-- Text under study follows --
If a person likes belle de brillet, I’ll say, ‘try this’,” says Kraemer.  But with the exception of the Douglas Fir, he introduces people to the product straight in a snifter, which is pretty much how Steve McCarthy likes to see people drinking it.  “That pear, perfect on its own.  You’d be screwing it up to put anything else in it.”

“We support what’s going on in the cocktail world.  It’s good for everyone as far as I’m concerned.  We intersect from time to time.  When I’m working with sales people, I don’t urge them to walk into a bar and say ‘Here’s something for the latest new cocktail.’  I explain the history of eau de vie and how traditionally it’s served as a digestif after dinner, not with dessert, maybe with espresso.  Wonderful cocktails can be made with our pear eau de vie and the barrel-aged apple brandy.  We’re not a company that sees itself as engaged in making cocktails.  We’re engaged in making wonderful spirits from things grown in Oregon, most of which are better drunk straight.”

INTO the MIX
Indeed, cocktails always come up.  Whether you’re talking about the industry’s titan value brands or the artisanal labels, there has historically been some staunch opinions on brandy and cocktails.  Slowly, however, those attitudes are shifting.  About the mixology popularity, Heaven Hill’s Justin Ames commented, “I don’t think it’s yet translating to the masses.  In major metro centers, you have those culinary mixologists.  Based on research, when you go and look at them, the general market in the US isn’t as interested in the whole artisanal cocktail movement.  I remember when wines weren’t always approachable and attainable.  In the same way, those kinds of cocktails are not yet approachable and attainable for the general market.  Millions of cases are selling to the general populace.  They’re interested in a simple, straightforward, comfortable drink.” Maybe experimentation isn’t a big trend with American brandies, but as he spoke further, it was clear that Christian Brothers hasn’t entirely been left out of the mix.  “We don’t see a lot of Brandy Crustas as much, but maybe it’s eventually going to go there.  What happens is you go to some of these on-premise accounts outside of major metro areas where a lot of Christian Brothers is consumed, and see a Christian Brothers Manhattan on the menu.  That always surprises me.  And we’ll see a Christian Brothers Stinger with peppermint schnapps, Christian Brothers and Coke and hot toddies.  So we are seeing that type of resurgence, but not to the degree of Tony Abou-Ganim mixing complicated drinks,” he said, referring to the noted Las Vegas-based mixologist and drinks consultant.  

Korbel has amped up its focus on mixability in tandem with education, said Harmon.  “We see that as something that has opportunity for the category in general.

A lot of people don’t realize how mixable it is.  It’s not a called drink, but we’ve seen it become more of a recent push, something that we’re doing as well as Cognac,” she said.  “We recently hired a few mixologists in metro cities to develop signature cocktails to showcase the brandy.  Part of that is to help the new design.  We’ve seen old school drinks, like Brandy Alexanders and Old Fashioneds.  Bartenders are not being trained as much on using brandy, but it’s a wonderful product that’s versatile, so that’s one of our new objectives.  Now we’re developing them.”  When she spoke with us in August, she projected they’ll be featuring the drinks in the fall in support of the new packaging.  It’s an on- and off-premise push, as recipes will be printed on neckers as well as the on-pack coasters they’re planning.
-- Text under study concluded --
-- Stored data follows --
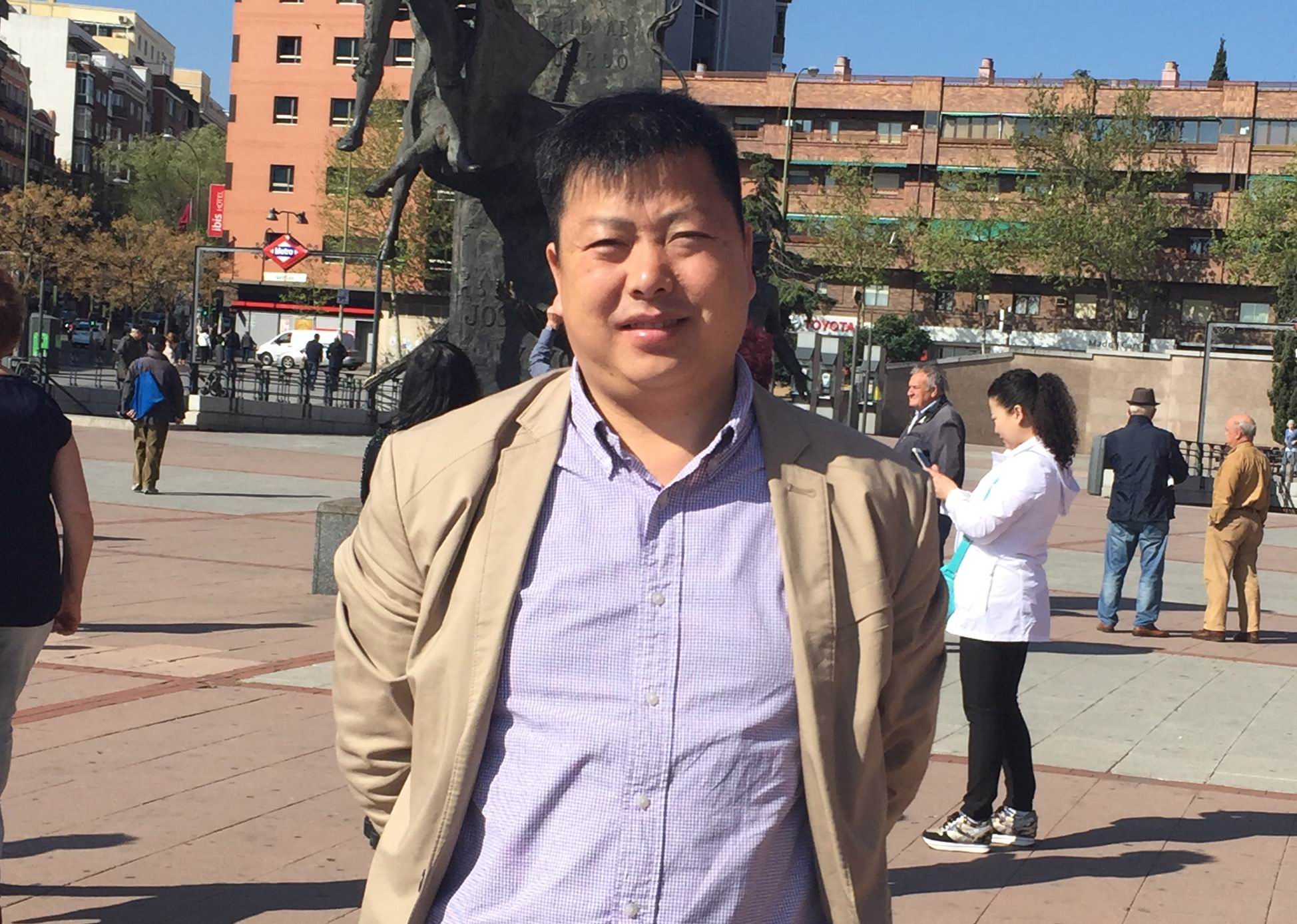 ���x��һ��(g��)��(sh��)���ɽ�(j��ng)�N(xi��o)�̵ġ������ࡱ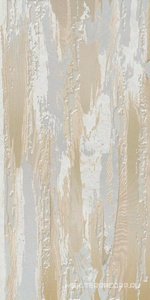 Декор Azori Grunge Декор  vitri art light XX31.5x63 587972001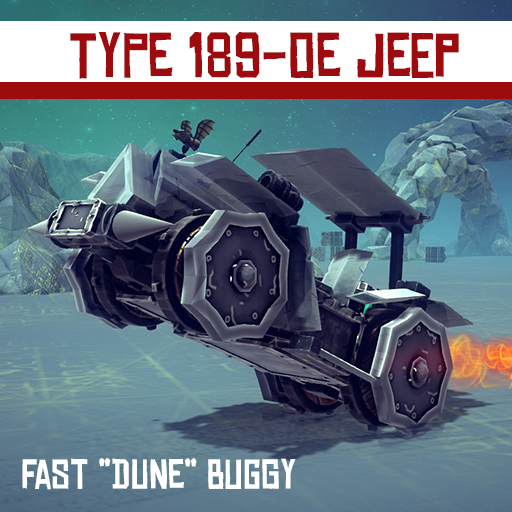 Type-189-OE-Jeep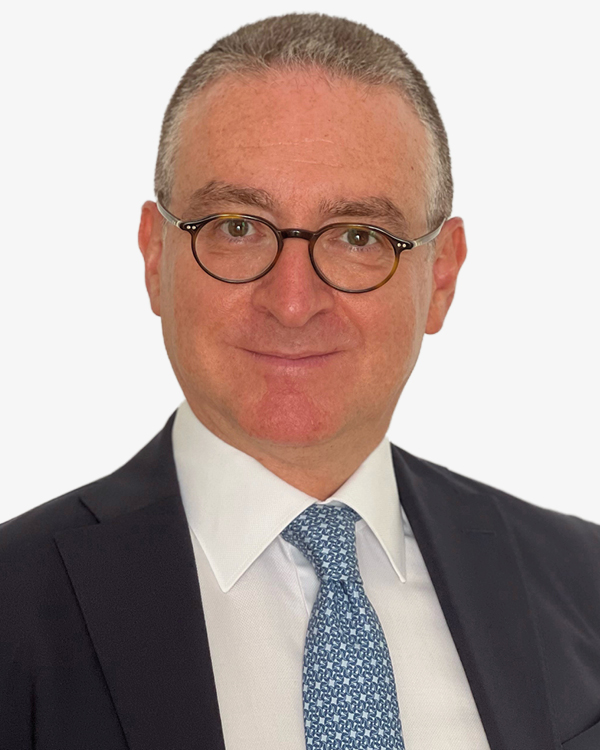 M._Biolchini.jpg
-- Stored data concluded --
### Work instruction 1
Decide whether each statement below agrees with the passage on brandy and cocktails, answering yes or no and quoting the deciding words. (a) Kraemer serves the product straight in a snifter except with the Douglas Fir. (b) Justin Ames says the general US market is keenly interested in the artisanal cocktail movement. (c) Korbel hired mixologists in metro cities to create signature cocktails.
### Work instruction 2
Carry on the passage on brandy and cocktails from its final sentence.
The lines above have nothing to do with the passage on brandy and cocktails.

### Exercise output 1
(a) Yes: "with the exception of the Douglas Fir, he introduces people to the product straight in a snifter"
(b) No: "the general market in the US isn’t as interested in the whole artisanal cocktail movement"
(c) Yes: "We recently hired a few mixologists in metro cities to develop signature cocktails to showcase the brandy."

### Exercise output 2
Harmon added that the XS – with a flavor profile of orange, Madagascar vanilla, pure sugar cane and spices – is meant for mixing.  It’s received attention with awards, like Best New World Spirit at the New World International Wine Competition, but positioning it is a little tricky.  “It’s shelved with brandies, but it’s a challenge because it’s unlike flavored brandies.  It’s not truly a flavored, it’s more like Captain Morgan Spiced Rum.”

Paul Masson has put less energy into promoting mixology.  “We know a lot of traditional consumption is straight,” said Lisa Smith.  “Consumers definitely mix and are interested in drinks, but really the focus is with the core consumer and traditional consumption in a snifter.”

Not surprisingly, old heritage brands are finding a more secure place behind the bar of the mixologists who are reviving the craft of the pre-Prohibition era cocktails.  “We want to tie in with the reemergence of retro cocktails.  Laird’s Applejack ties in with that.  The Jack Rose was enjoyed by Hemingway,” said Lisa Laird, who was at Tales of the Cocktail, the Super Bowl-caliber annual cocktail event in New Orleans in July.  Her product was involved in a seminar entitled “The History of the Tavern”.  Enough said.  She’s also teaming up with Chad Solomon and Christie Pope, who run Cuff & Buttons, a highly regarded New York-based cocktail catering service.  “We’re working together to develop this – looking at old drinks and seeing their evolution and seeing how creative you can be with applejack today.”

HOW it REGISTERS
Sales off-premise have, in general, remained steady.  “I haven’t seen major changes in volume in our sales.  We have three major players and our share positions haven’t changed drastically.” said Lisa Smith of Paul Masson.  Mike Cimini, president of Yankee Spirits, which has stores in Attleboro, Swansea and Sturbridge, says brandy is typically not a huge category and they’ve been trimming down in brandy across the board.  “E&J, our top domestic performer, was down 3.5 points, which is about the same as Hennessy.  That held true on stock brandy from Italy.  Some smaller brands are showing a little growth.  Laird went from four and half cases to five cases, a ten percent growth.  Korbel went from seven and a half to eight cases.  They weren’t seeing the same downward trend as bigger brandies, but they’re definitely down.”  One wonders whether those numbers will change with the fall release of the new bottles and on-pack promotions.  

At Al’s Liquors, a small neighborhood liquor store in South Boston, assistant manager James Carney says he’s seen the effect of the cross-cultural and cross-generational marketing.  “They’ve had success with newer drinkers, whereas ten years ago, the only one who ever bought brandy was the little old lady who had a touch of the flu – and generally Irish – or some old guy.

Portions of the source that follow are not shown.